DAP’s Steven Sim questions the government’s sudden U-turn on their position regarding a sex offenders’ registry
KUALA LUMPUR: The government’s reversal of stance regarding the implementation of a sex offenders’ registry is a tragedy, said DAP’s Steven Sim today.
Inspector-General of Police Khalid Abu Bakar earlier said that a sex offenders’ registry is unnecessary.
This drew ire from the Bukit Mertajam Member of Parliament as he slammed both the IGP and the government in a statement, calling again for the need of such a registry.
He reminded the IGP of his predecessor Musa Hassan’s actions in 2010, when the Polis Diraja Malaysia (PDRM) and the Ministry of Women, Family and Community Development met to devise the mechanism behind an Act that would, besides the registry, also include monitoring methods.
This came after the murder of Nurin Jazlin Jazimin in 2007, when the eight-year-old’s body was discovered stuffed in a sports bag after being raped and killed, prompting Musa and the Ministry to propose the creation of a Sexual Offenders Registration Act.
“Eight years have now passed, and after so much effort from PDRM, the government, and various NGOs and advocacy groups, the current IGP is now telling us that there is actually no need for such a mechanism,” lamented Sim.
“The U-turn is a tragedy especially for women and girls already exposed to sexual crimes every single day in Malaysia.”
Sim commented that the registry was not a new idea, citing how besides having been proposed locally in 2007, it is already in use in Australia, the United Kingdom, the States, and South Africa.
He pointed out that the Malaysian legal system did little to protect women and girls, and that our local culture also perpetuated disrespect for women as “evidenced by the various sexist innuendos by even our Parliamentarians”.
This possibly refers to certain controversial comments made in Parliament, the most recent one being by Baling Member of Parliament Abdul Azeez Abdul Rahim, who remarked on female non-Muslim MPs entering mosques while ‘bocor’, or menstruating.
“In its present form, the legal system in our country is totally inadequate to protect women and girls. There is a pressing need to reform the entire legal system,” said Sim.
“The present legal system does not seem to be on the side of women and girls.”
Though he did not provide sources, he referred to statistics saying that a woman is raped in Malaysia every 15 minutes, and that 100 women become victims of rape every day, half of them being below 16 years old.

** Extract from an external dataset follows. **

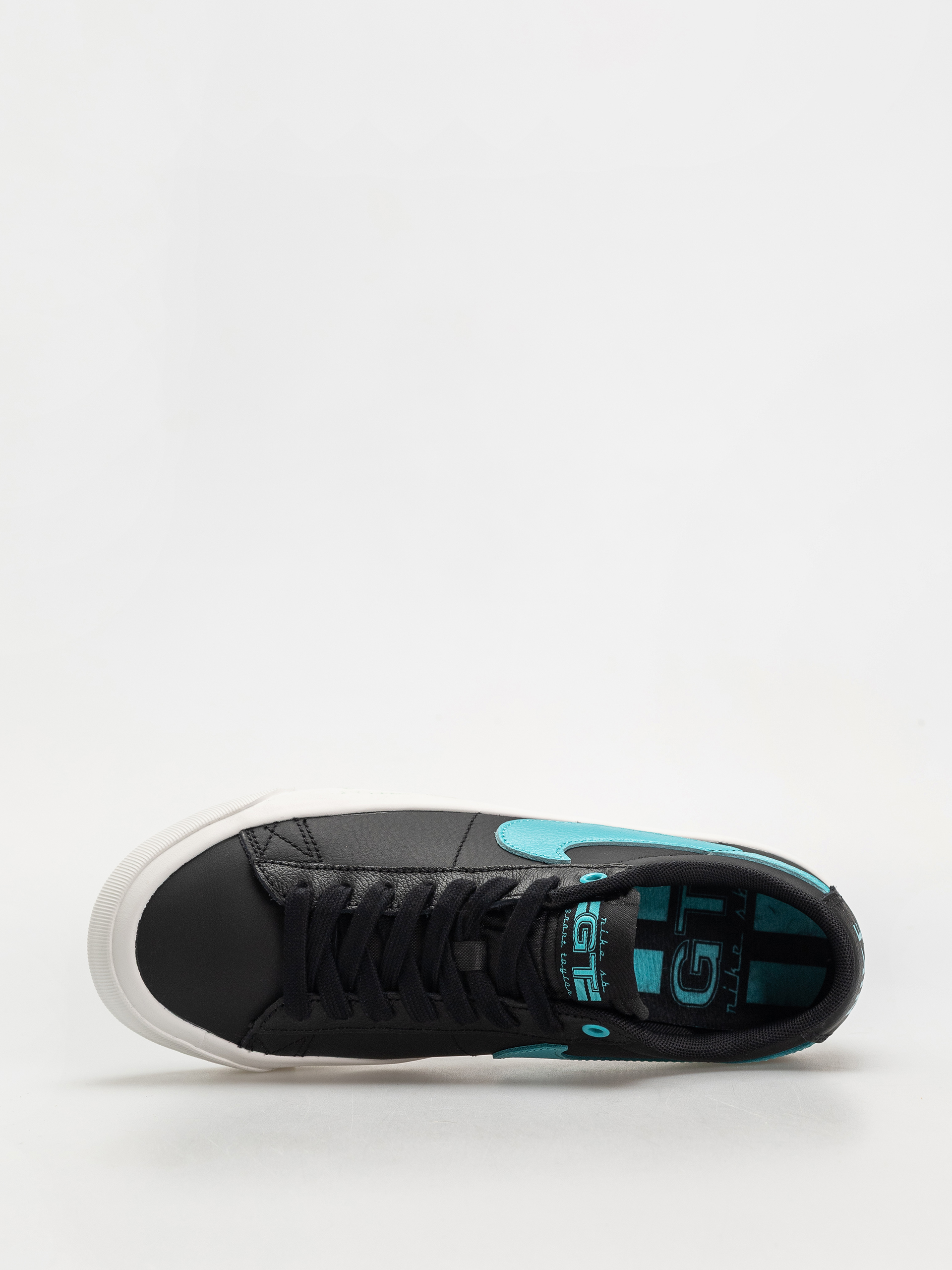 Nike SB Blazer Low Pro Gt Cipők (black/dusty cactus black summit white)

He also cited a report made in 2002 by local NGO All Women’s Action Society (AWAM) that only one in ten reported rape cases are brought to court, and contrasted that with a later report by the Penang-based Women’s Centre for Change (WCC) that showed only 4% of these cases being finally convicted, after “torturous court proceedings mostly suffered by the victims and their family”.

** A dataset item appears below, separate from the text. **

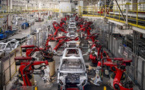 China's NEV industry registers 20-million record output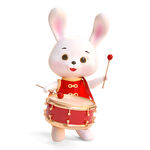 兔年素材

“The recent Court of Appeal’s acquittal of 60-year old Bunya Jalong in Sarawak, who was found guilty by the lower courts of raping and impregnating a 15-year old, is but one nauseating example of how counterintuitive our legal system is when it comes to the protection of women and girls,” said Sim.
He also questioned the Women, Family and Community Development Ministry on their silence on the matter, given that they were one of the original proponents of the Sexual Offenders Registration Act in 2007.
“What has happened to the Bill now? Why the U-turn by the Ministry after so much effort has been poured into this Act?” asked Sim.
He called on the three former Women, Family and Community Development Ministers — Ng Yen Yen, Shahrizat Abdul Jalil, and current Prime Minister Najib Razak — to speak out on the Bill.
“I also call on former IGP Musa Hassan, who has been a strong proponent of the Bill from the beginning, to join us to pressure the current government to implement the Sexual Offenders Registration Act,” said Sim.
“It has been eight long years.…We cannot wait anymore.”